- Created by: BBC News
- Presented by: Raymond Snoddy (2004–2012) Samira Ahmed (2012–present)
- Country of origin: United Kingdom
- Original language: English

Production
- Production locations: Studio A, Broadcasting House, London
- Editor: Rob Burley
- Running time: 10 minutes

Original release
- Network: BBC News (UK feed)/ BBC One
- Release: 1 October 2004 – present

= BBC Newswatch =

Television series

BBC Newswatch is a weekly BBC television programme presented by Samira Ahmed that provides a viewer and listener right-of-reply for BBC News. The programme was originally made in studio TC7 at BBC Television Centre; however, in January 2013, the programme moved to Broadcasting House in central London.

== About ==

BBC Newswatch was launched in 2004 in response to the Hutton Inquiry, as part of an initiative to make BBC News more accountable. The programme is broadcast on Saturdays at 7:45 am on BBC One during BBC Breakfast, and on the UK feed of BBC News channel on Saturdays at 3:45 pm, or viewed online.

==Format==
BBC Newswatch starts with the presenter introducing the main news story that viewers have complained about.

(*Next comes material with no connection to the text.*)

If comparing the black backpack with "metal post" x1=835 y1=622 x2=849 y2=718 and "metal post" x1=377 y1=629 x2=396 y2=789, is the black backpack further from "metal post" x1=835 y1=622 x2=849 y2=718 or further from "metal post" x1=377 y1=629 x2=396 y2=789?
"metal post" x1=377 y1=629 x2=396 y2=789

After about six minutes, often including talking to the head of BBC News or someone responsible for the story, the next section of the programme is usually split between a few other news stories.

==Presenters==

Ray Snoddy was the original presenter of the programme from 2004 to 2012.

Since October 2012, Samira Ahmed has been the presenter of the programme.

Shaun Ley guest presented the programme for three episodes in April 2019; Rebecca Jones guest presented two editions of the programme in June 2019.